■ Extracted information ■
■ ■ ■ ■ ■

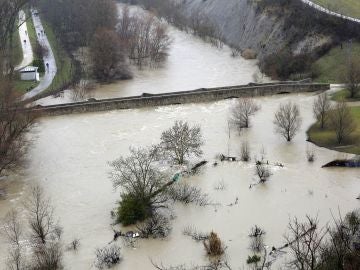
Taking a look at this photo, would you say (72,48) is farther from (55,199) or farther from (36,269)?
(36,269)

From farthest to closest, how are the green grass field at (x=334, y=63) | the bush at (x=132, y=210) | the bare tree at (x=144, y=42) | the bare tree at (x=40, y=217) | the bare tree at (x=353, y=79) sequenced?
the bare tree at (x=144, y=42) → the green grass field at (x=334, y=63) → the bare tree at (x=353, y=79) → the bush at (x=132, y=210) → the bare tree at (x=40, y=217)

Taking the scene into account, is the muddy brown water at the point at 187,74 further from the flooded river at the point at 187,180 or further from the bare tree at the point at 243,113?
Answer: the bare tree at the point at 243,113

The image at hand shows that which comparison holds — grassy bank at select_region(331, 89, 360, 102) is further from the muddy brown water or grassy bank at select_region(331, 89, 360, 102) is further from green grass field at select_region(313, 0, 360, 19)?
green grass field at select_region(313, 0, 360, 19)

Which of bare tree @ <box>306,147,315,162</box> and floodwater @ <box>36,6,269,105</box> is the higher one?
floodwater @ <box>36,6,269,105</box>

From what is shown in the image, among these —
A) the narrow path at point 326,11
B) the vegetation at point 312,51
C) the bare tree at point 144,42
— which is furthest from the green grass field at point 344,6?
the bare tree at point 144,42

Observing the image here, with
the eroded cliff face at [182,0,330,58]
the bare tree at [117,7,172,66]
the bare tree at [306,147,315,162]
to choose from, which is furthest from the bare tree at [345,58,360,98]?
the bare tree at [117,7,172,66]
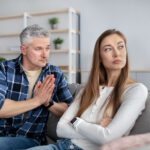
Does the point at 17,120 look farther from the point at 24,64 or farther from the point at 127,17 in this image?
the point at 127,17

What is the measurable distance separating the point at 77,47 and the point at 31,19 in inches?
51.2

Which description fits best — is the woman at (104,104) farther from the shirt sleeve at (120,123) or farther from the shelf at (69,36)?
the shelf at (69,36)

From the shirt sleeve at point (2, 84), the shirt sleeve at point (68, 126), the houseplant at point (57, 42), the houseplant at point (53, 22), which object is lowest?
the shirt sleeve at point (68, 126)

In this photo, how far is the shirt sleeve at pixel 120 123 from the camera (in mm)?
1213

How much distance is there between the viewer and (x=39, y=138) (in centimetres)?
177

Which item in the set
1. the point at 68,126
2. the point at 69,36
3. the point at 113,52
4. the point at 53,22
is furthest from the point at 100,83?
the point at 53,22

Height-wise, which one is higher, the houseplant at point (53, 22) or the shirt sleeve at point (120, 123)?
the houseplant at point (53, 22)

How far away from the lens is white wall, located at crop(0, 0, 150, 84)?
17.2ft

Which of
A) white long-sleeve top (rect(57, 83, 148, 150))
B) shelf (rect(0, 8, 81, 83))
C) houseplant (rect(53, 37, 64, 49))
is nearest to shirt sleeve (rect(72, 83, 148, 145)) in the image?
white long-sleeve top (rect(57, 83, 148, 150))

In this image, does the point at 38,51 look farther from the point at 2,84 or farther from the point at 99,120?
the point at 99,120

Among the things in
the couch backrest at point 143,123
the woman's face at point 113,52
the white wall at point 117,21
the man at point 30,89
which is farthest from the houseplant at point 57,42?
the couch backrest at point 143,123

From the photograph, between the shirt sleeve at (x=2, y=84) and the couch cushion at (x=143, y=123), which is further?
the shirt sleeve at (x=2, y=84)

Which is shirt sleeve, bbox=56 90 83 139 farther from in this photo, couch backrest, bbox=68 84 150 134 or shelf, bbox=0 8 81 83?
shelf, bbox=0 8 81 83

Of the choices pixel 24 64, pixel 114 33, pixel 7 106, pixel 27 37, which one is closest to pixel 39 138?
pixel 7 106
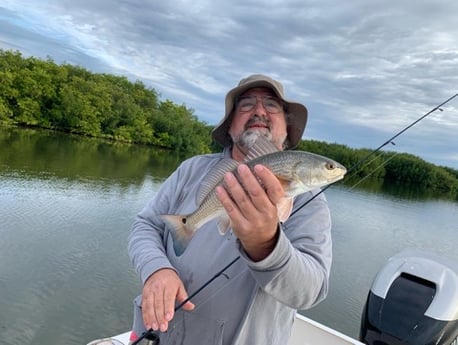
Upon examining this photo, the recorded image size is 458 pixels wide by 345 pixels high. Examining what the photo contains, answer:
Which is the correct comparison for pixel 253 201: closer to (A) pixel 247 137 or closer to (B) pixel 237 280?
(B) pixel 237 280

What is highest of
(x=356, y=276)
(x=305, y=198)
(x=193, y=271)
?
(x=305, y=198)

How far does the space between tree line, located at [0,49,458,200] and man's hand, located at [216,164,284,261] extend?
4072cm

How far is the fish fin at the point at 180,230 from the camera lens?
1990 mm

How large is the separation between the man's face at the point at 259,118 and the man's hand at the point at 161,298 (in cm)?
94

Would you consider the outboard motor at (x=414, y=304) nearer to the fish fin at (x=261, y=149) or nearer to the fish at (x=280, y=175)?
the fish at (x=280, y=175)

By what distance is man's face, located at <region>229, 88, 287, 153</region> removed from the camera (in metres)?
2.52

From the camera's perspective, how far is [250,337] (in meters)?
1.99

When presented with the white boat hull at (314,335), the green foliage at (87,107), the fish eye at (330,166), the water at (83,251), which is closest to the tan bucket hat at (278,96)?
the fish eye at (330,166)

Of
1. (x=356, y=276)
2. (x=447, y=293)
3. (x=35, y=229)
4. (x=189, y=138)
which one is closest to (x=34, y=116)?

■ ■ ■ ■ ■

■ Task objective ■
Can you quote, word for word, the lines from the one containing "Upon examining this" through the final line, both included?

■ Task solution ■
Upon examining this photo, the recorded image size is 458 pixels wide by 345 pixels high. Examining what the photo contains, answer:
Which is the correct comparison for pixel 253 201: closer to (A) pixel 247 137 or closer to (B) pixel 237 280?
(B) pixel 237 280

What is highest of
(x=356, y=276)
(x=305, y=198)
(x=193, y=271)
?
(x=305, y=198)

How far does the space between tree line, located at [0,49,458,200] and man's hand, located at [216,164,284,261] extend?
4072cm

How far is the fish fin at the point at 180,230 from the camera lens?
1990 mm

How large is the separation between the man's face at the point at 259,118 and the man's hand at the point at 161,298 (in cm)?
94

Would you consider the outboard motor at (x=414, y=304) nearer to the fish fin at (x=261, y=149) or nearer to the fish at (x=280, y=175)?
the fish at (x=280, y=175)

By what distance is man's face, located at <region>229, 88, 287, 153</region> removed from the camera (in metres)?
2.52

From the camera's perspective, how far is [250,337] (in meters)?
1.99

When presented with the white boat hull at (314,335), the green foliage at (87,107), the fish eye at (330,166), the water at (83,251), which is closest to the tan bucket hat at (278,96)?
the fish eye at (330,166)

Of
1. (x=356, y=276)
2. (x=447, y=293)
3. (x=35, y=229)
4. (x=189, y=138)
which one is closest to (x=34, y=116)?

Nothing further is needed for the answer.